▶ DATASET RECORDS:
====
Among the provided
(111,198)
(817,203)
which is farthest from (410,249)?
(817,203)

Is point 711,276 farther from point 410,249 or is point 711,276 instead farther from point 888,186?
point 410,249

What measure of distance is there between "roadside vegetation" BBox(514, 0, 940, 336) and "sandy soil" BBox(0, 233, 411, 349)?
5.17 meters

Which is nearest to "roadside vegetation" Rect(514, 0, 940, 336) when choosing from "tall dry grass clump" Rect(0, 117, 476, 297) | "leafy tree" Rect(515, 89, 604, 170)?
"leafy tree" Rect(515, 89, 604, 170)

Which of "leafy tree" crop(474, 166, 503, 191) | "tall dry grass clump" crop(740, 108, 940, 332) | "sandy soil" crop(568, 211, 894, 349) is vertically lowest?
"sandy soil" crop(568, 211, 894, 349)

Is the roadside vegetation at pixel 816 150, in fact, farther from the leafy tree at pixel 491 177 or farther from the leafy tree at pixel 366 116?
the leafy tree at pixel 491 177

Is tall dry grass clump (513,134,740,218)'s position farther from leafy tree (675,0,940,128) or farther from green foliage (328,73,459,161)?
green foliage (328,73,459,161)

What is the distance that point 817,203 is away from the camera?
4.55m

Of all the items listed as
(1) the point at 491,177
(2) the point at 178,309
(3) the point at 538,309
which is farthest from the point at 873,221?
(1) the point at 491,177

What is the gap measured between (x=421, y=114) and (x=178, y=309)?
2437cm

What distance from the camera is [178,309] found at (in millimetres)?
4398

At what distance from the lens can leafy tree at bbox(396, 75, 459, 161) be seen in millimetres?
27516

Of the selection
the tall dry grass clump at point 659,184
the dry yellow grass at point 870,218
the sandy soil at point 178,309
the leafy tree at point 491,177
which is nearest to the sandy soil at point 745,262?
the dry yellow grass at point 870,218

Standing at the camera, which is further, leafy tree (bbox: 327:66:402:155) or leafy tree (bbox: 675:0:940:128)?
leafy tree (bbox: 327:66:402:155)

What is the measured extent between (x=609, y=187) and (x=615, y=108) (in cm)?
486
====
▶ INSTRUCTIONS TO FOLLOW: Rewrite the material as a Markdown table with the columns "Row" and "Text". Put one numbered row per line and skip blank lines. Begin at the line that contains "Is the roadside" and stop after the last line of the material.

▶ EXPECTED OUTPUT:
| Row | Text |
|---|---|
| 1 | Is the roadside vegetation at pixel 816 150, in fact, farther from the leafy tree at pixel 491 177 or farther from the leafy tree at pixel 366 116? |
| 2 | the leafy tree at pixel 491 177 |
| 3 | Is tall dry grass clump (513,134,740,218)'s position farther from leafy tree (675,0,940,128) or farther from green foliage (328,73,459,161)? |
| 4 | green foliage (328,73,459,161) |
| 5 | What is the distance that point 817,203 is away from the camera? |
| 6 | 4.55m |
| 7 | Of all the items listed as |
| 8 | (1) the point at 491,177 |
| 9 | (2) the point at 178,309 |
| 10 | (3) the point at 538,309 |
| 11 | which is farthest from the point at 873,221? |
| 12 | (1) the point at 491,177 |
| 13 | What is the gap measured between (x=421, y=114) and (x=178, y=309)? |
| 14 | 2437cm |
| 15 | What distance from the camera is [178,309] found at (in millimetres)? |
| 16 | 4398 |
| 17 | At what distance from the lens can leafy tree at bbox(396, 75, 459, 161) be seen in millimetres? |
| 18 | 27516 |
| 19 | Of the selection |
| 20 | the tall dry grass clump at point 659,184 |
| 21 | the dry yellow grass at point 870,218 |
| 22 | the sandy soil at point 178,309 |
| 23 | the leafy tree at point 491,177 |
| 24 | which is nearest to the sandy soil at point 745,262? |
| 25 | the dry yellow grass at point 870,218 |
| 26 | Standing at the camera, which is further, leafy tree (bbox: 327:66:402:155) or leafy tree (bbox: 675:0:940:128)? |
| 27 | leafy tree (bbox: 327:66:402:155) |
| 28 | What is the measured extent between (x=609, y=187) and (x=615, y=108) (in cm)? |
| 29 | 486 |